Tuesday, 11 March 2014

Women social entrepreneurs - why we need to invest in scaling

My latest article for Virgin media, on the pressing need to support women social entrepreneurs and enable them to scale their initiatives:


http://www.virgin.com/unite/entrepreneurship/arab-uprising-boosts-female-social-entrepreneurship-but-scaling-lags-behind


Arab uprising boosts female social entrepreneurship, but scaling lags behind


There is no doubt that the Arab awakening that has been taking place since 2011 has thrown into sharp relief, the status of women in the region and the magnitude of the problems facing them. 

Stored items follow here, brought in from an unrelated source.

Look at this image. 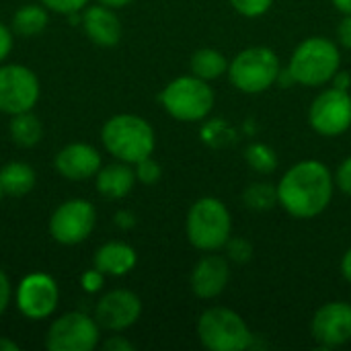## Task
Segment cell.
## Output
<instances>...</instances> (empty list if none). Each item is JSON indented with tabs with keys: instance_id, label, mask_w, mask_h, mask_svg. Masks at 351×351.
Segmentation results:
<instances>
[{
	"instance_id": "26",
	"label": "cell",
	"mask_w": 351,
	"mask_h": 351,
	"mask_svg": "<svg viewBox=\"0 0 351 351\" xmlns=\"http://www.w3.org/2000/svg\"><path fill=\"white\" fill-rule=\"evenodd\" d=\"M134 171H136V179H138L140 183H144V185H154V183H158L160 177H162V169H160V165H158L152 156H148V158L136 162V165H134Z\"/></svg>"
},
{
	"instance_id": "1",
	"label": "cell",
	"mask_w": 351,
	"mask_h": 351,
	"mask_svg": "<svg viewBox=\"0 0 351 351\" xmlns=\"http://www.w3.org/2000/svg\"><path fill=\"white\" fill-rule=\"evenodd\" d=\"M335 193V177L321 160H300L292 165L278 183V206L298 220L321 216Z\"/></svg>"
},
{
	"instance_id": "34",
	"label": "cell",
	"mask_w": 351,
	"mask_h": 351,
	"mask_svg": "<svg viewBox=\"0 0 351 351\" xmlns=\"http://www.w3.org/2000/svg\"><path fill=\"white\" fill-rule=\"evenodd\" d=\"M105 351H134V343L130 339H125L123 335H111L105 343H103Z\"/></svg>"
},
{
	"instance_id": "37",
	"label": "cell",
	"mask_w": 351,
	"mask_h": 351,
	"mask_svg": "<svg viewBox=\"0 0 351 351\" xmlns=\"http://www.w3.org/2000/svg\"><path fill=\"white\" fill-rule=\"evenodd\" d=\"M331 86H335V88H341V90H350L351 88L350 72L337 70V74H335V76H333V80H331Z\"/></svg>"
},
{
	"instance_id": "17",
	"label": "cell",
	"mask_w": 351,
	"mask_h": 351,
	"mask_svg": "<svg viewBox=\"0 0 351 351\" xmlns=\"http://www.w3.org/2000/svg\"><path fill=\"white\" fill-rule=\"evenodd\" d=\"M82 31L90 43L99 47H113L121 39V23L115 14V8L105 4H88L82 10Z\"/></svg>"
},
{
	"instance_id": "28",
	"label": "cell",
	"mask_w": 351,
	"mask_h": 351,
	"mask_svg": "<svg viewBox=\"0 0 351 351\" xmlns=\"http://www.w3.org/2000/svg\"><path fill=\"white\" fill-rule=\"evenodd\" d=\"M274 0H230V6L247 19H257L263 16L271 8Z\"/></svg>"
},
{
	"instance_id": "19",
	"label": "cell",
	"mask_w": 351,
	"mask_h": 351,
	"mask_svg": "<svg viewBox=\"0 0 351 351\" xmlns=\"http://www.w3.org/2000/svg\"><path fill=\"white\" fill-rule=\"evenodd\" d=\"M136 171L134 165L128 162H111L99 169V173L95 175V183H97V191L107 197V199H123L132 193L134 185H136Z\"/></svg>"
},
{
	"instance_id": "8",
	"label": "cell",
	"mask_w": 351,
	"mask_h": 351,
	"mask_svg": "<svg viewBox=\"0 0 351 351\" xmlns=\"http://www.w3.org/2000/svg\"><path fill=\"white\" fill-rule=\"evenodd\" d=\"M97 226V210L88 199L72 197L60 204L49 218V234L58 245L74 247L84 243Z\"/></svg>"
},
{
	"instance_id": "20",
	"label": "cell",
	"mask_w": 351,
	"mask_h": 351,
	"mask_svg": "<svg viewBox=\"0 0 351 351\" xmlns=\"http://www.w3.org/2000/svg\"><path fill=\"white\" fill-rule=\"evenodd\" d=\"M35 181H37L35 169L23 160L6 162L0 169V185H2L4 195L23 197V195L31 193V189L35 187Z\"/></svg>"
},
{
	"instance_id": "9",
	"label": "cell",
	"mask_w": 351,
	"mask_h": 351,
	"mask_svg": "<svg viewBox=\"0 0 351 351\" xmlns=\"http://www.w3.org/2000/svg\"><path fill=\"white\" fill-rule=\"evenodd\" d=\"M14 304L27 321H45L60 304V286L49 274L31 271L16 284Z\"/></svg>"
},
{
	"instance_id": "13",
	"label": "cell",
	"mask_w": 351,
	"mask_h": 351,
	"mask_svg": "<svg viewBox=\"0 0 351 351\" xmlns=\"http://www.w3.org/2000/svg\"><path fill=\"white\" fill-rule=\"evenodd\" d=\"M142 315V300L136 292L117 288L103 294L95 306V321L101 329L121 333L138 323Z\"/></svg>"
},
{
	"instance_id": "39",
	"label": "cell",
	"mask_w": 351,
	"mask_h": 351,
	"mask_svg": "<svg viewBox=\"0 0 351 351\" xmlns=\"http://www.w3.org/2000/svg\"><path fill=\"white\" fill-rule=\"evenodd\" d=\"M21 350V346L16 343V341H12V339H8V337H0V351H19Z\"/></svg>"
},
{
	"instance_id": "15",
	"label": "cell",
	"mask_w": 351,
	"mask_h": 351,
	"mask_svg": "<svg viewBox=\"0 0 351 351\" xmlns=\"http://www.w3.org/2000/svg\"><path fill=\"white\" fill-rule=\"evenodd\" d=\"M228 280H230L228 257H222L214 251V253L204 255L195 263L189 276V286L197 298L212 300V298H218L226 290Z\"/></svg>"
},
{
	"instance_id": "5",
	"label": "cell",
	"mask_w": 351,
	"mask_h": 351,
	"mask_svg": "<svg viewBox=\"0 0 351 351\" xmlns=\"http://www.w3.org/2000/svg\"><path fill=\"white\" fill-rule=\"evenodd\" d=\"M162 109L177 121H202L214 109V90L208 80L187 74L171 80L158 95Z\"/></svg>"
},
{
	"instance_id": "11",
	"label": "cell",
	"mask_w": 351,
	"mask_h": 351,
	"mask_svg": "<svg viewBox=\"0 0 351 351\" xmlns=\"http://www.w3.org/2000/svg\"><path fill=\"white\" fill-rule=\"evenodd\" d=\"M41 95L37 74L23 64H0V113L33 111Z\"/></svg>"
},
{
	"instance_id": "40",
	"label": "cell",
	"mask_w": 351,
	"mask_h": 351,
	"mask_svg": "<svg viewBox=\"0 0 351 351\" xmlns=\"http://www.w3.org/2000/svg\"><path fill=\"white\" fill-rule=\"evenodd\" d=\"M341 14H351V0H331Z\"/></svg>"
},
{
	"instance_id": "41",
	"label": "cell",
	"mask_w": 351,
	"mask_h": 351,
	"mask_svg": "<svg viewBox=\"0 0 351 351\" xmlns=\"http://www.w3.org/2000/svg\"><path fill=\"white\" fill-rule=\"evenodd\" d=\"M97 2H101V4H105V6H109V8H123V6H128L130 2H134V0H97Z\"/></svg>"
},
{
	"instance_id": "27",
	"label": "cell",
	"mask_w": 351,
	"mask_h": 351,
	"mask_svg": "<svg viewBox=\"0 0 351 351\" xmlns=\"http://www.w3.org/2000/svg\"><path fill=\"white\" fill-rule=\"evenodd\" d=\"M224 249H226V257L237 263H247L253 257V245L241 237H230L228 243L224 245Z\"/></svg>"
},
{
	"instance_id": "14",
	"label": "cell",
	"mask_w": 351,
	"mask_h": 351,
	"mask_svg": "<svg viewBox=\"0 0 351 351\" xmlns=\"http://www.w3.org/2000/svg\"><path fill=\"white\" fill-rule=\"evenodd\" d=\"M313 339L321 348H341L351 341V304L343 300L323 304L311 323Z\"/></svg>"
},
{
	"instance_id": "7",
	"label": "cell",
	"mask_w": 351,
	"mask_h": 351,
	"mask_svg": "<svg viewBox=\"0 0 351 351\" xmlns=\"http://www.w3.org/2000/svg\"><path fill=\"white\" fill-rule=\"evenodd\" d=\"M199 343L210 351H245L253 348V333L232 308L212 306L197 319Z\"/></svg>"
},
{
	"instance_id": "21",
	"label": "cell",
	"mask_w": 351,
	"mask_h": 351,
	"mask_svg": "<svg viewBox=\"0 0 351 351\" xmlns=\"http://www.w3.org/2000/svg\"><path fill=\"white\" fill-rule=\"evenodd\" d=\"M49 23V10L37 2V4H23L21 8L14 10L10 19V29L14 35L21 37H35L45 31Z\"/></svg>"
},
{
	"instance_id": "38",
	"label": "cell",
	"mask_w": 351,
	"mask_h": 351,
	"mask_svg": "<svg viewBox=\"0 0 351 351\" xmlns=\"http://www.w3.org/2000/svg\"><path fill=\"white\" fill-rule=\"evenodd\" d=\"M341 276L346 278L348 284H351V247L343 253V259H341Z\"/></svg>"
},
{
	"instance_id": "2",
	"label": "cell",
	"mask_w": 351,
	"mask_h": 351,
	"mask_svg": "<svg viewBox=\"0 0 351 351\" xmlns=\"http://www.w3.org/2000/svg\"><path fill=\"white\" fill-rule=\"evenodd\" d=\"M101 142L115 160L136 165L152 156L156 148V134L144 117L134 113H117L103 123Z\"/></svg>"
},
{
	"instance_id": "22",
	"label": "cell",
	"mask_w": 351,
	"mask_h": 351,
	"mask_svg": "<svg viewBox=\"0 0 351 351\" xmlns=\"http://www.w3.org/2000/svg\"><path fill=\"white\" fill-rule=\"evenodd\" d=\"M8 134L10 140L21 148H33L43 138V123L33 111H23L16 115H10L8 121Z\"/></svg>"
},
{
	"instance_id": "10",
	"label": "cell",
	"mask_w": 351,
	"mask_h": 351,
	"mask_svg": "<svg viewBox=\"0 0 351 351\" xmlns=\"http://www.w3.org/2000/svg\"><path fill=\"white\" fill-rule=\"evenodd\" d=\"M99 341L101 327L95 317L78 311L53 319L45 335V348L49 351H93Z\"/></svg>"
},
{
	"instance_id": "31",
	"label": "cell",
	"mask_w": 351,
	"mask_h": 351,
	"mask_svg": "<svg viewBox=\"0 0 351 351\" xmlns=\"http://www.w3.org/2000/svg\"><path fill=\"white\" fill-rule=\"evenodd\" d=\"M335 185L341 193L351 195V156H348L346 160H341V165L335 171Z\"/></svg>"
},
{
	"instance_id": "18",
	"label": "cell",
	"mask_w": 351,
	"mask_h": 351,
	"mask_svg": "<svg viewBox=\"0 0 351 351\" xmlns=\"http://www.w3.org/2000/svg\"><path fill=\"white\" fill-rule=\"evenodd\" d=\"M138 263V253L132 245L123 241H109L101 245L93 257V267H97L107 278H123Z\"/></svg>"
},
{
	"instance_id": "32",
	"label": "cell",
	"mask_w": 351,
	"mask_h": 351,
	"mask_svg": "<svg viewBox=\"0 0 351 351\" xmlns=\"http://www.w3.org/2000/svg\"><path fill=\"white\" fill-rule=\"evenodd\" d=\"M12 296H14L12 284H10V280H8V276L4 274V269H0V317L6 313L8 304L12 302Z\"/></svg>"
},
{
	"instance_id": "6",
	"label": "cell",
	"mask_w": 351,
	"mask_h": 351,
	"mask_svg": "<svg viewBox=\"0 0 351 351\" xmlns=\"http://www.w3.org/2000/svg\"><path fill=\"white\" fill-rule=\"evenodd\" d=\"M282 70L280 58L274 49L265 45H255L239 51L232 62H228L230 84L245 95H261L269 90Z\"/></svg>"
},
{
	"instance_id": "24",
	"label": "cell",
	"mask_w": 351,
	"mask_h": 351,
	"mask_svg": "<svg viewBox=\"0 0 351 351\" xmlns=\"http://www.w3.org/2000/svg\"><path fill=\"white\" fill-rule=\"evenodd\" d=\"M243 202L249 210H271L274 206H278V185L271 183H251L245 193H243Z\"/></svg>"
},
{
	"instance_id": "16",
	"label": "cell",
	"mask_w": 351,
	"mask_h": 351,
	"mask_svg": "<svg viewBox=\"0 0 351 351\" xmlns=\"http://www.w3.org/2000/svg\"><path fill=\"white\" fill-rule=\"evenodd\" d=\"M53 167L58 175H62L68 181H86L99 173L103 160L101 152L95 146L86 142H72L56 154Z\"/></svg>"
},
{
	"instance_id": "29",
	"label": "cell",
	"mask_w": 351,
	"mask_h": 351,
	"mask_svg": "<svg viewBox=\"0 0 351 351\" xmlns=\"http://www.w3.org/2000/svg\"><path fill=\"white\" fill-rule=\"evenodd\" d=\"M41 2L49 12H56V14H72V12H82L90 0H37Z\"/></svg>"
},
{
	"instance_id": "3",
	"label": "cell",
	"mask_w": 351,
	"mask_h": 351,
	"mask_svg": "<svg viewBox=\"0 0 351 351\" xmlns=\"http://www.w3.org/2000/svg\"><path fill=\"white\" fill-rule=\"evenodd\" d=\"M185 232L191 247L204 253L224 249L232 237V216L226 204L218 197L206 195L191 204L185 218Z\"/></svg>"
},
{
	"instance_id": "4",
	"label": "cell",
	"mask_w": 351,
	"mask_h": 351,
	"mask_svg": "<svg viewBox=\"0 0 351 351\" xmlns=\"http://www.w3.org/2000/svg\"><path fill=\"white\" fill-rule=\"evenodd\" d=\"M341 66V53L333 39L317 35L300 41L290 56L288 70L296 84L323 86L333 80Z\"/></svg>"
},
{
	"instance_id": "36",
	"label": "cell",
	"mask_w": 351,
	"mask_h": 351,
	"mask_svg": "<svg viewBox=\"0 0 351 351\" xmlns=\"http://www.w3.org/2000/svg\"><path fill=\"white\" fill-rule=\"evenodd\" d=\"M113 222H115V226H117V228H121V230H130V228H134V226H136V216H134L130 210H119V212L115 214Z\"/></svg>"
},
{
	"instance_id": "25",
	"label": "cell",
	"mask_w": 351,
	"mask_h": 351,
	"mask_svg": "<svg viewBox=\"0 0 351 351\" xmlns=\"http://www.w3.org/2000/svg\"><path fill=\"white\" fill-rule=\"evenodd\" d=\"M245 160L253 171H257L261 175H271L278 169V162H280L276 150L271 146L263 144V142L249 144L247 150H245Z\"/></svg>"
},
{
	"instance_id": "42",
	"label": "cell",
	"mask_w": 351,
	"mask_h": 351,
	"mask_svg": "<svg viewBox=\"0 0 351 351\" xmlns=\"http://www.w3.org/2000/svg\"><path fill=\"white\" fill-rule=\"evenodd\" d=\"M2 195H4V191H2V185H0V199H2Z\"/></svg>"
},
{
	"instance_id": "12",
	"label": "cell",
	"mask_w": 351,
	"mask_h": 351,
	"mask_svg": "<svg viewBox=\"0 0 351 351\" xmlns=\"http://www.w3.org/2000/svg\"><path fill=\"white\" fill-rule=\"evenodd\" d=\"M311 128L325 138H337L351 128V95L341 88H325L308 109Z\"/></svg>"
},
{
	"instance_id": "35",
	"label": "cell",
	"mask_w": 351,
	"mask_h": 351,
	"mask_svg": "<svg viewBox=\"0 0 351 351\" xmlns=\"http://www.w3.org/2000/svg\"><path fill=\"white\" fill-rule=\"evenodd\" d=\"M337 41L351 49V14H343L339 27H337Z\"/></svg>"
},
{
	"instance_id": "33",
	"label": "cell",
	"mask_w": 351,
	"mask_h": 351,
	"mask_svg": "<svg viewBox=\"0 0 351 351\" xmlns=\"http://www.w3.org/2000/svg\"><path fill=\"white\" fill-rule=\"evenodd\" d=\"M14 45V33L10 27H6L4 23H0V64L10 56Z\"/></svg>"
},
{
	"instance_id": "23",
	"label": "cell",
	"mask_w": 351,
	"mask_h": 351,
	"mask_svg": "<svg viewBox=\"0 0 351 351\" xmlns=\"http://www.w3.org/2000/svg\"><path fill=\"white\" fill-rule=\"evenodd\" d=\"M191 74L204 78V80H216L228 72V60L224 58L222 51L214 47H199L191 56Z\"/></svg>"
},
{
	"instance_id": "30",
	"label": "cell",
	"mask_w": 351,
	"mask_h": 351,
	"mask_svg": "<svg viewBox=\"0 0 351 351\" xmlns=\"http://www.w3.org/2000/svg\"><path fill=\"white\" fill-rule=\"evenodd\" d=\"M105 274H101L97 267H90L86 269L82 276H80V286L86 294H97L103 286H105Z\"/></svg>"
}]
</instances>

While social entrepreneurship is an ideal vehicle for re-shaping our region according to more egalitarian and socially responsive principles, myriad challenges still face women wanting to make significant strides in this arena. 

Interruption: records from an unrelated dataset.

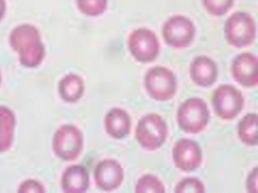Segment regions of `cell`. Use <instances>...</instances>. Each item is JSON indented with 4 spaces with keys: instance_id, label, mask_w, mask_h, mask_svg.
<instances>
[{
    "instance_id": "obj_23",
    "label": "cell",
    "mask_w": 258,
    "mask_h": 193,
    "mask_svg": "<svg viewBox=\"0 0 258 193\" xmlns=\"http://www.w3.org/2000/svg\"><path fill=\"white\" fill-rule=\"evenodd\" d=\"M247 190L249 192H257V167L254 168L248 176Z\"/></svg>"
},
{
    "instance_id": "obj_8",
    "label": "cell",
    "mask_w": 258,
    "mask_h": 193,
    "mask_svg": "<svg viewBox=\"0 0 258 193\" xmlns=\"http://www.w3.org/2000/svg\"><path fill=\"white\" fill-rule=\"evenodd\" d=\"M83 144L82 132L72 125L61 126L53 137V150L64 161H74L78 158L82 151Z\"/></svg>"
},
{
    "instance_id": "obj_18",
    "label": "cell",
    "mask_w": 258,
    "mask_h": 193,
    "mask_svg": "<svg viewBox=\"0 0 258 193\" xmlns=\"http://www.w3.org/2000/svg\"><path fill=\"white\" fill-rule=\"evenodd\" d=\"M135 191L138 193L143 192H165L164 184L159 180V178L152 174L142 176L136 184Z\"/></svg>"
},
{
    "instance_id": "obj_19",
    "label": "cell",
    "mask_w": 258,
    "mask_h": 193,
    "mask_svg": "<svg viewBox=\"0 0 258 193\" xmlns=\"http://www.w3.org/2000/svg\"><path fill=\"white\" fill-rule=\"evenodd\" d=\"M234 0H203V6L209 14L215 17L226 15L231 10Z\"/></svg>"
},
{
    "instance_id": "obj_20",
    "label": "cell",
    "mask_w": 258,
    "mask_h": 193,
    "mask_svg": "<svg viewBox=\"0 0 258 193\" xmlns=\"http://www.w3.org/2000/svg\"><path fill=\"white\" fill-rule=\"evenodd\" d=\"M108 0H78L80 9L86 15L100 16L105 12Z\"/></svg>"
},
{
    "instance_id": "obj_21",
    "label": "cell",
    "mask_w": 258,
    "mask_h": 193,
    "mask_svg": "<svg viewBox=\"0 0 258 193\" xmlns=\"http://www.w3.org/2000/svg\"><path fill=\"white\" fill-rule=\"evenodd\" d=\"M176 192H205L203 182L197 178H186L176 184Z\"/></svg>"
},
{
    "instance_id": "obj_22",
    "label": "cell",
    "mask_w": 258,
    "mask_h": 193,
    "mask_svg": "<svg viewBox=\"0 0 258 193\" xmlns=\"http://www.w3.org/2000/svg\"><path fill=\"white\" fill-rule=\"evenodd\" d=\"M19 192H45V189L42 186V184H40L39 182L30 179L24 181L23 184H21Z\"/></svg>"
},
{
    "instance_id": "obj_5",
    "label": "cell",
    "mask_w": 258,
    "mask_h": 193,
    "mask_svg": "<svg viewBox=\"0 0 258 193\" xmlns=\"http://www.w3.org/2000/svg\"><path fill=\"white\" fill-rule=\"evenodd\" d=\"M162 34L164 41L170 47L181 49L188 47L193 42L196 28L189 18L176 15L164 23Z\"/></svg>"
},
{
    "instance_id": "obj_6",
    "label": "cell",
    "mask_w": 258,
    "mask_h": 193,
    "mask_svg": "<svg viewBox=\"0 0 258 193\" xmlns=\"http://www.w3.org/2000/svg\"><path fill=\"white\" fill-rule=\"evenodd\" d=\"M128 48L137 61L142 64L151 63L159 56V39L152 30L141 28L129 35Z\"/></svg>"
},
{
    "instance_id": "obj_9",
    "label": "cell",
    "mask_w": 258,
    "mask_h": 193,
    "mask_svg": "<svg viewBox=\"0 0 258 193\" xmlns=\"http://www.w3.org/2000/svg\"><path fill=\"white\" fill-rule=\"evenodd\" d=\"M172 157L174 164L178 169L183 172H192L201 166L203 153L196 141L183 138L177 141L175 144Z\"/></svg>"
},
{
    "instance_id": "obj_4",
    "label": "cell",
    "mask_w": 258,
    "mask_h": 193,
    "mask_svg": "<svg viewBox=\"0 0 258 193\" xmlns=\"http://www.w3.org/2000/svg\"><path fill=\"white\" fill-rule=\"evenodd\" d=\"M145 88L153 99L166 102L176 94L177 82L175 74L169 68L154 66L145 76Z\"/></svg>"
},
{
    "instance_id": "obj_12",
    "label": "cell",
    "mask_w": 258,
    "mask_h": 193,
    "mask_svg": "<svg viewBox=\"0 0 258 193\" xmlns=\"http://www.w3.org/2000/svg\"><path fill=\"white\" fill-rule=\"evenodd\" d=\"M216 63L207 56H198L190 64V77L200 87H210L218 78Z\"/></svg>"
},
{
    "instance_id": "obj_13",
    "label": "cell",
    "mask_w": 258,
    "mask_h": 193,
    "mask_svg": "<svg viewBox=\"0 0 258 193\" xmlns=\"http://www.w3.org/2000/svg\"><path fill=\"white\" fill-rule=\"evenodd\" d=\"M104 126L107 133L114 139H122L131 130V119L124 109L115 108L106 114Z\"/></svg>"
},
{
    "instance_id": "obj_17",
    "label": "cell",
    "mask_w": 258,
    "mask_h": 193,
    "mask_svg": "<svg viewBox=\"0 0 258 193\" xmlns=\"http://www.w3.org/2000/svg\"><path fill=\"white\" fill-rule=\"evenodd\" d=\"M84 93V82L80 76L69 75L64 77L60 84V94L68 103H75L80 100Z\"/></svg>"
},
{
    "instance_id": "obj_2",
    "label": "cell",
    "mask_w": 258,
    "mask_h": 193,
    "mask_svg": "<svg viewBox=\"0 0 258 193\" xmlns=\"http://www.w3.org/2000/svg\"><path fill=\"white\" fill-rule=\"evenodd\" d=\"M209 118L207 103L197 97L186 100L177 111V123L180 128L190 134L203 132L209 124Z\"/></svg>"
},
{
    "instance_id": "obj_16",
    "label": "cell",
    "mask_w": 258,
    "mask_h": 193,
    "mask_svg": "<svg viewBox=\"0 0 258 193\" xmlns=\"http://www.w3.org/2000/svg\"><path fill=\"white\" fill-rule=\"evenodd\" d=\"M238 137L243 144L255 146L258 144L257 114H246L239 121L238 126Z\"/></svg>"
},
{
    "instance_id": "obj_15",
    "label": "cell",
    "mask_w": 258,
    "mask_h": 193,
    "mask_svg": "<svg viewBox=\"0 0 258 193\" xmlns=\"http://www.w3.org/2000/svg\"><path fill=\"white\" fill-rule=\"evenodd\" d=\"M15 130V115L10 109L0 107V152L12 147Z\"/></svg>"
},
{
    "instance_id": "obj_7",
    "label": "cell",
    "mask_w": 258,
    "mask_h": 193,
    "mask_svg": "<svg viewBox=\"0 0 258 193\" xmlns=\"http://www.w3.org/2000/svg\"><path fill=\"white\" fill-rule=\"evenodd\" d=\"M212 103L214 111L219 117L222 120H231L240 114L244 100L238 88L232 85L224 84L215 89Z\"/></svg>"
},
{
    "instance_id": "obj_1",
    "label": "cell",
    "mask_w": 258,
    "mask_h": 193,
    "mask_svg": "<svg viewBox=\"0 0 258 193\" xmlns=\"http://www.w3.org/2000/svg\"><path fill=\"white\" fill-rule=\"evenodd\" d=\"M168 136V127L163 118L157 114L141 118L136 127L135 138L142 148L151 151L163 146Z\"/></svg>"
},
{
    "instance_id": "obj_14",
    "label": "cell",
    "mask_w": 258,
    "mask_h": 193,
    "mask_svg": "<svg viewBox=\"0 0 258 193\" xmlns=\"http://www.w3.org/2000/svg\"><path fill=\"white\" fill-rule=\"evenodd\" d=\"M89 184L88 171L81 165L71 166L62 176V190L64 192H85L88 189Z\"/></svg>"
},
{
    "instance_id": "obj_3",
    "label": "cell",
    "mask_w": 258,
    "mask_h": 193,
    "mask_svg": "<svg viewBox=\"0 0 258 193\" xmlns=\"http://www.w3.org/2000/svg\"><path fill=\"white\" fill-rule=\"evenodd\" d=\"M255 21L247 12H235L229 17L225 24L226 41L237 48L252 44L255 41Z\"/></svg>"
},
{
    "instance_id": "obj_10",
    "label": "cell",
    "mask_w": 258,
    "mask_h": 193,
    "mask_svg": "<svg viewBox=\"0 0 258 193\" xmlns=\"http://www.w3.org/2000/svg\"><path fill=\"white\" fill-rule=\"evenodd\" d=\"M232 74L233 78L243 87L253 88L257 86V57L250 53H243L237 56L232 62Z\"/></svg>"
},
{
    "instance_id": "obj_11",
    "label": "cell",
    "mask_w": 258,
    "mask_h": 193,
    "mask_svg": "<svg viewBox=\"0 0 258 193\" xmlns=\"http://www.w3.org/2000/svg\"><path fill=\"white\" fill-rule=\"evenodd\" d=\"M94 177L95 182L101 190L110 191L119 187L123 181V168L115 160H103L95 168Z\"/></svg>"
}]
</instances>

The wave of social and religious conservatism that has swept Egypt and neighbouring Libya and Tunisia in the last three years has curtailed women’s freedom in several important respects.

Unemployment, dwindling economic prospects and prolonged social unrest all pose a very real threat to establishing an enabling environment for social entrepreneurship to flourish, especially for women. 

Female social entrepreneurs in the region crucially lack a support system that would offer mentorship, opportunities for networking, skill extension and capacity building, as well as seed funding.

While it is important to establish legal systems to implement policies and practices that support the rights of women, meaningful change must also take place at the grassroots level. Women social entrepreneurs, who identify ways of creating systemic change to solve problems within their own communities, must receive the support they need to scale up their initiatives. 

Just 39% of our Ashoka Arab World social entrepreneurs are women. While they are creating meaningful change through their different social initiatives, the rate of this change is nowhere near what it would be if more of them had the opportunity to scale up; very few do.

Ironically, this is in the midst of the general trend towards entrepreneurial culture which has been sweeping the region, with more start-ups and innovation being seen here than ever before. An entrepreneurship ecosystem is growing, with incubators, accelerators, venture capital firms and NGOs dedicated to supporting entrepreneurs appearing in Cairo and throughout the Arab world. 

However, these initiatives are often focused on a niche market: generally young, highly-educated male members of the urban elite, whose programs are either profit-making or at least financially sustainable. 

In Egypt, with a mere 30% of women having access to a quality education, owning only 17% of the country’s SMEs (small and medium-sized enterprises) and with only 15% of the female workforce employed by the private sector, where training and skills development is higher than in the public or the social sector, the disproportionate advantages accorded to men are in clear evidence. 

Ashoka is establishing a Global Women’s Endowment Fund, the aim of which is to elect ten new Fellows annually whose work creates substantial benefits for women and help five existing female Fellows scale up their work every year.

The newly-elected Fellows could be men working on issues that target women, such as our Saudi Arabian Fellow Khalid al Khudair, who specifically integrates women into the Saudi workforce through his organisation Glowork. Or they could be women working in any field – from health to education and media technology to child counselling.

It is particularly important to support women engaged in fighting the root causes of sexual violence, of whom we are starting to see a flood emerge in Egypt.

Like Amani El Tunsi, who has established radio station “Banat wa Bas” (Girls Only); the first online –and taboo-shattering- media outlet in Egypt operated exclusively by and for women. 

And Laila Risgallah, who focuses on the devastating problem of sexual abuse. She works with children and victims and their parents and other members of the community to criminalise all forms of sexual abuse in Egyptian society and implement preventative measures for children. 

It is time to help women like Amani and Laila at the grassroots level across the Arab world to scale up their ventures, build their skills and extend the scope of their impact. In doing so, we are putting the future of women’s empowerment firmly into the hands of the social entrepreneurs who are most able to make it a reality.